### [GIVEN PASSAGE]
The world is unlikely to meet the goal of ending extreme poverty by 2030, according to a new World Bank study.
The bank’s Poverty and Shared Prosperity report showed that global progress in reducing extreme poverty has come to a standstill.
“COVID-19 dealt the biggest setback to global poverty-reduction efforts since 1990 and the war in Ukraine threatens to make matters worse,” it said.
The global body estimated that the pandemic dragged nearly 70 million people into extreme poverty in 2020, the biggest one-year hike since global poverty monitoring began in 1990.
“As a result, an estimated 719 million people subsisted on less than $2.15 a day by the end of 2020,” it said.
The report indicates that around 600 million people, mostly in Sub-Saharan Africa, will still be living on less than $2.15 a day by 2030.
Emphasising that strong fiscal policy measures made a “notable difference” in reducing the impact of the pandemic on poverty, it said in the absence of a fiscal intervention, the average poverty rate in developing economies could be 2.4 points higher.
Commenting on the report, World Bank President David Malpass said: “Progress in reducing extreme poverty has essentially halted in tandem with subdued global economic growth.”
“Adjustments of macroeconomic policies are needed to improve the allocation of global capital, foster currency stability, reduce inflation, and restart growth in median income. The alternative is the status quo – slowing global growth, higher interest rates, greater risk aversion, and fragility in many developing countries,” he added.

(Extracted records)
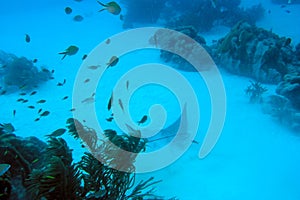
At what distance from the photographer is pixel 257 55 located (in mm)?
9797

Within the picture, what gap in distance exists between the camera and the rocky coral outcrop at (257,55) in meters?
9.63

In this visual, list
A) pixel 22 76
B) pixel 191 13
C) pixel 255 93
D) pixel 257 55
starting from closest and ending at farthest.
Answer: pixel 255 93 < pixel 257 55 < pixel 22 76 < pixel 191 13

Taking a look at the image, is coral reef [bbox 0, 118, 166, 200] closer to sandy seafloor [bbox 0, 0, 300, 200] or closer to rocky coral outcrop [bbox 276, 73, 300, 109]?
sandy seafloor [bbox 0, 0, 300, 200]

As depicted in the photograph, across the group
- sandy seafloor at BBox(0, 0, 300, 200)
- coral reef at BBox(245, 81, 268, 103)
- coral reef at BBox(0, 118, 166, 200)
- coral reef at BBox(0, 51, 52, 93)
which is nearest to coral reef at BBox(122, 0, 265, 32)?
sandy seafloor at BBox(0, 0, 300, 200)

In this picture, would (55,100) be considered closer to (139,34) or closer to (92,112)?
(92,112)

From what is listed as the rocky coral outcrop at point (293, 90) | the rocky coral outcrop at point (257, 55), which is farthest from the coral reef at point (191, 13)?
the rocky coral outcrop at point (293, 90)

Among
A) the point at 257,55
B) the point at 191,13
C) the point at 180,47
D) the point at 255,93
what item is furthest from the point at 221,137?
the point at 191,13

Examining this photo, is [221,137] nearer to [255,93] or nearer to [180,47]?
[255,93]

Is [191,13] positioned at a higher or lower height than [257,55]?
higher

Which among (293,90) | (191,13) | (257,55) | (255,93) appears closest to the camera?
(293,90)

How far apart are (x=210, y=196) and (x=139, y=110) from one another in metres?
3.86

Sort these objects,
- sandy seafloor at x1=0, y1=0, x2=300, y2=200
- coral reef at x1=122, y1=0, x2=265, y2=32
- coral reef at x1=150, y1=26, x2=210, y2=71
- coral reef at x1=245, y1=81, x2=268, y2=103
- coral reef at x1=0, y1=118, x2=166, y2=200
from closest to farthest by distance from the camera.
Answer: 1. coral reef at x1=0, y1=118, x2=166, y2=200
2. sandy seafloor at x1=0, y1=0, x2=300, y2=200
3. coral reef at x1=245, y1=81, x2=268, y2=103
4. coral reef at x1=150, y1=26, x2=210, y2=71
5. coral reef at x1=122, y1=0, x2=265, y2=32

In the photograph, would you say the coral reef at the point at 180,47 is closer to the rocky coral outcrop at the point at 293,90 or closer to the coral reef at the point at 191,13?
the coral reef at the point at 191,13

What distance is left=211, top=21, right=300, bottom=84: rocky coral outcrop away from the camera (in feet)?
31.6
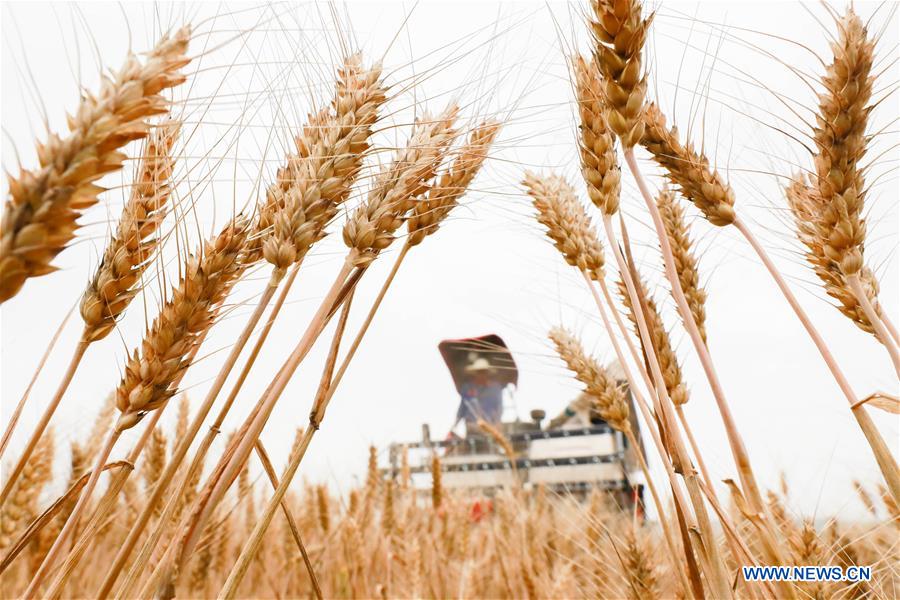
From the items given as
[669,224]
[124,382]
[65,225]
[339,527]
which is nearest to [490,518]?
[339,527]

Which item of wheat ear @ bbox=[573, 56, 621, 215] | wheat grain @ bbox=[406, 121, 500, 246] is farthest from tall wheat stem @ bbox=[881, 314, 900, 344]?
wheat grain @ bbox=[406, 121, 500, 246]

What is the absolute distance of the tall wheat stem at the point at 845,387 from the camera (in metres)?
0.96

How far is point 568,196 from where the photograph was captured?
5.32 ft

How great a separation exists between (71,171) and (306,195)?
381 mm

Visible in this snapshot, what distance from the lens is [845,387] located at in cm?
105

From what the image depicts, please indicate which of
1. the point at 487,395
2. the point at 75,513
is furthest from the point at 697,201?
the point at 487,395

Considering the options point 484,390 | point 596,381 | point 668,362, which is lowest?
point 668,362

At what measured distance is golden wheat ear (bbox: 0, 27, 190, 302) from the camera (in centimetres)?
53

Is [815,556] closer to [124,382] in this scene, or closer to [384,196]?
[384,196]

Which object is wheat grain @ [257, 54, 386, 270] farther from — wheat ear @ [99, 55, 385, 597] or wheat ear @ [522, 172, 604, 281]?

### [BRIEF A]
According to the passage on the World Bank poverty report, how many people did the pandemic drag into extreme poverty in 2020?
### [BRIEF B]
Transcribe the part of the passage on the World Bank poverty report that opens with the words containing "The world is" and closes with "day by 2030.".

### [EXERCISE RESPONSE A]
Nearly 70 million people.

### [EXERCISE RESPONSE B]
The world is unlikely to meet the goal of ending extreme poverty by 2030, according to a new World Bank study.
The bank’s Poverty and Shared Prosperity report showed that global progress in reducing extreme poverty has come to a standstill.
“COVID-19 dealt the biggest setback to global poverty-reduction efforts since 1990 and the war in Ukraine threatens to make matters worse,” it said.
The global body estimated that the pandemic dragged nearly 70 million people into extreme poverty in 2020, the biggest one-year hike since global poverty monitoring began in 1990.
“As a result, an estimated 719 million people subsisted on less than $2.15 a day by the end of 2020,” it said.
The report indicates that around 600 million people, mostly in Sub-Saharan Africa, will still be living on less than $2.15 a day by 2030.